*Data provided*
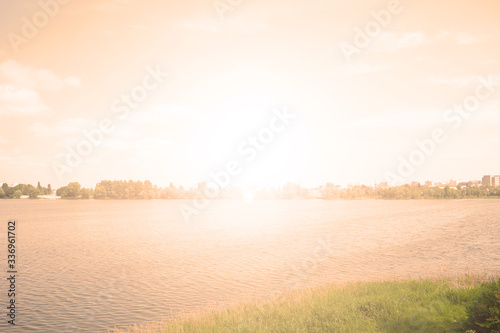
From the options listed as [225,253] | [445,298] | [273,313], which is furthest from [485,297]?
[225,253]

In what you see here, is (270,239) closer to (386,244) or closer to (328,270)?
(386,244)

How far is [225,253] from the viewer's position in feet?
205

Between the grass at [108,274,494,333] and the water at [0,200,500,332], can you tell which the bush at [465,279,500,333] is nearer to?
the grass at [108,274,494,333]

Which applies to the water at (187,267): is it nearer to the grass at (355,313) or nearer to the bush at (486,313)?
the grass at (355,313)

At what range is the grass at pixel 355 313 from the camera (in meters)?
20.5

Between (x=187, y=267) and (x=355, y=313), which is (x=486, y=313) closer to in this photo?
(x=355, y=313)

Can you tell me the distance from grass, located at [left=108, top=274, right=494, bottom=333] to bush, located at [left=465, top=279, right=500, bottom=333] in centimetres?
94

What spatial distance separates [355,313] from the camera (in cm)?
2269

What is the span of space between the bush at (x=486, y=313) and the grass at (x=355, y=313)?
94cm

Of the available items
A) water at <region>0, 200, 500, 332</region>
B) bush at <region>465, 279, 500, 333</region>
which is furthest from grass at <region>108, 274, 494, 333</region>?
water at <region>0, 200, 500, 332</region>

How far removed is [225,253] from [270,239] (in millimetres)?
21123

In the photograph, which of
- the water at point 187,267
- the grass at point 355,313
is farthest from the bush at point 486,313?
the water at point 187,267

*Exercise objective*
Rewrite all the records above as a numbered list, one line each. Skip the blank lines and leave out the pictures.

*Written answer*
1. From the options listed as [225,253] | [445,298] | [273,313], which is furthest from [485,297]?
2. [225,253]
3. In what you see here, is (270,239) closer to (386,244) or closer to (328,270)?
4. (386,244)
5. How far is [225,253] from the viewer's position in feet?
6. 205
7. Between the grass at [108,274,494,333] and the water at [0,200,500,332], can you tell which the bush at [465,279,500,333] is nearer to?
8. the grass at [108,274,494,333]
9. Which applies to the water at (187,267): is it nearer to the grass at (355,313) or nearer to the bush at (486,313)?
10. the grass at (355,313)
11. At what range is the grass at pixel 355 313 from the camera (in meters)?
12. 20.5
13. Between (x=187, y=267) and (x=355, y=313), which is (x=486, y=313) closer to in this photo?
14. (x=355, y=313)
15. Can you tell me the distance from grass, located at [left=108, top=274, right=494, bottom=333] to bush, located at [left=465, top=279, right=500, bottom=333] in centimetres?
16. 94
17. What spatial distance separates [355,313] from the camera (in cm)?
18. 2269
19. What is the span of space between the bush at (x=486, y=313) and the grass at (x=355, y=313)?
20. 94cm
21. Of the available items
22. A) water at <region>0, 200, 500, 332</region>
23. B) bush at <region>465, 279, 500, 333</region>
24. which is furthest from grass at <region>108, 274, 494, 333</region>?
25. water at <region>0, 200, 500, 332</region>
26. How far removed is [225,253] from [270,239] (in millimetres)?
27. 21123
28. In the photograph, which of
29. - the water at point 187,267
30. - the grass at point 355,313
31. is farthest from the bush at point 486,313?
32. the water at point 187,267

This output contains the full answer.